"Give Me Some People I Can Jam With"
A Haverford housing questionnaire brought together the original members of Bazmati Vice, but the funk/rock outfit is still going strong and working on a new album.
Ahead of his sophomore year at Haverford, Andrew Szczurek ’16 had a simple request on his student housing questionnaire. “I said, ‘Give me some people I can jam with,’ and they delivered!”
John Kerber ’17, Clayton Brandt ’17 and Chris Gibson ’17 were placed in the same apartment with Szczurek, and Kerber says, “We quickly started playing music and writing songs, and by spring we were playing around campus.”
With Kerber on bass, Gibson on drums, Brandt on lead vocals, and Szczurek on electric mandolin (later on keyboards, too), the band christened itself Bazmati Vice and things moved fast—from covering “Under the Bridge” at the Dorm Olympics to playing original songs in Lunt Basement and competing in a Bryn Mawr Battle of the Bands. They added St. Joseph’s University student Chris Jackowski on guitar, and for the rest of their college years and on past graduation, straight through to the present day, Bazmati Vice has always prioritized crafting a sound and making people move.

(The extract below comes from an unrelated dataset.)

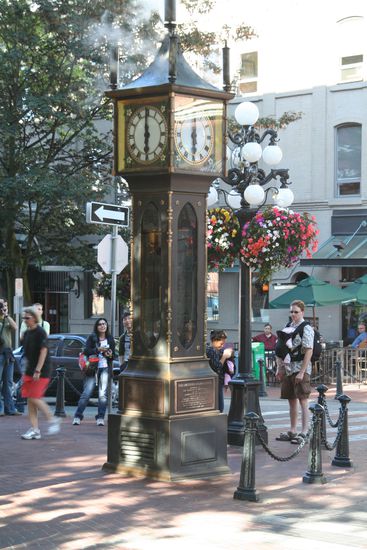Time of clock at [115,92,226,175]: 5:59
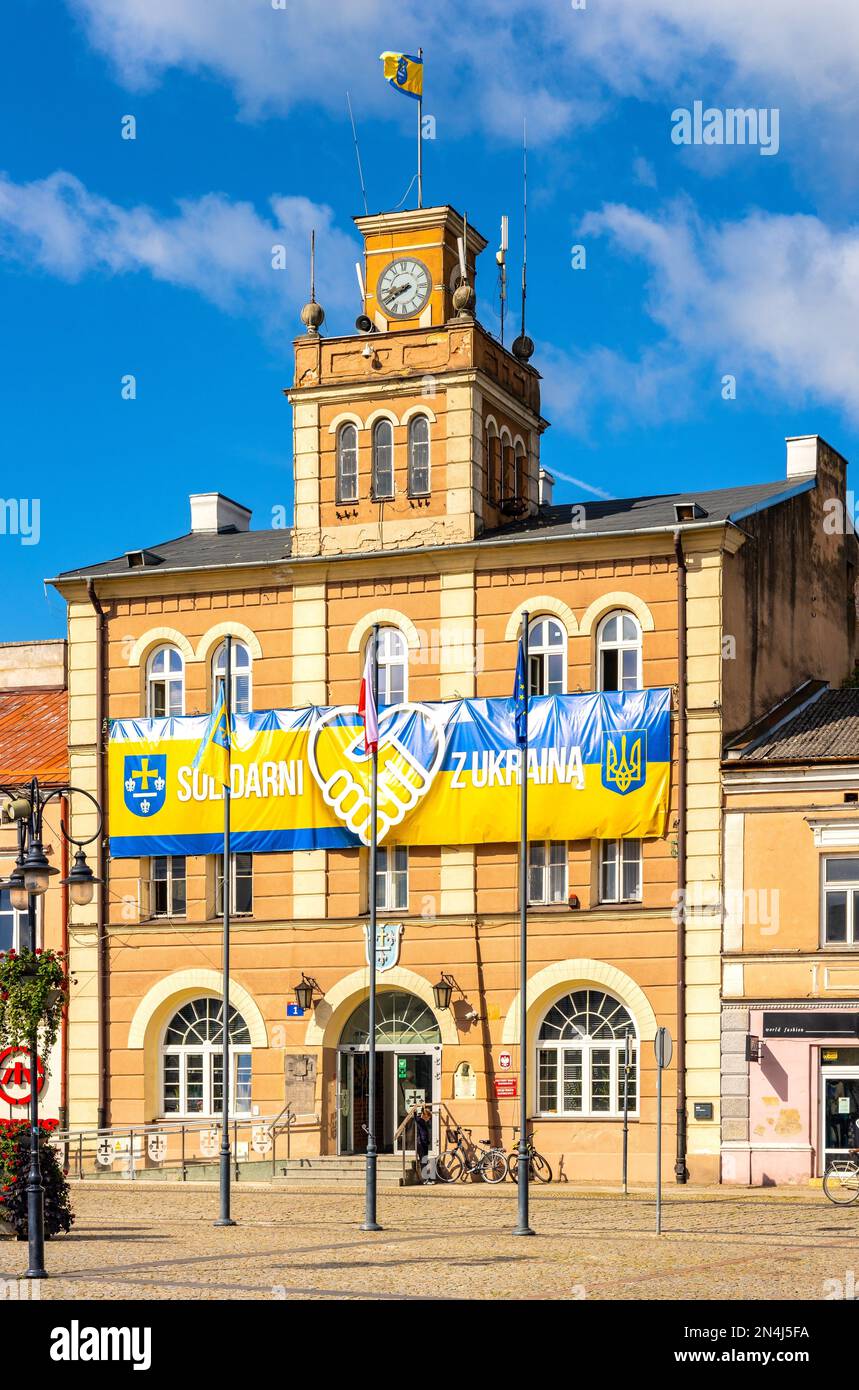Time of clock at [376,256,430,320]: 8:39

“The big thing I got from those Haverford and Bryn Mawr shows was how much fun it was to get people dancing,” says Kerber. “We’ve tried to keep that attitude as we moved on to playing in Boston, Philly, and New York—we want to make music that’s fun and that people can dance to.”
That sense of fun runs through their self-titled debut album from 2017, the 2018 Rise EP, and the teaser tracks “Bonehead” and “Burning Blue” from their upcoming record, Onward & Outward. Though Gibson and Brandt are no longer with the band, a new lineup that includes drummer Eric Proctor and vocalist Ari Michaels shows the popping funk from the initial Red Hot Chili Peppers influence is still there, along with the jammy excitement of Phish and elements of jazz, classic rock, and contemporary R&B.
When COVID-19 zeroed out their gig schedule, the band made the most of having to slow down. “Our first album was rushed, and the EP we wanted to get out quickly to book more gigs,” says Kerber, who is 25 and lives in Philadelphia’s Fishtown neighborhood with Szczurek and Jackowski. They’d already laid down the tracks for Onward & Outward, and now they had time to really hone the songs.
“We’ve really been refining the mixes,” says Szczurek, 26. “It’s allowed us to be more detail oriented—I mean, what else were we going to do?”
The album will be streaming in the fall, and the Bazmati crew is itching to get back on stage. “It’s a bummer not being able to play gigs,” Szczurek says, but he’s hopeful they’ll be able to play safe, outdoor shows. And once they can perform again, Kerber says Bazmati Vice will be right back to doing what got them together in the first place: “Putting on a fun show and getting people dancing.”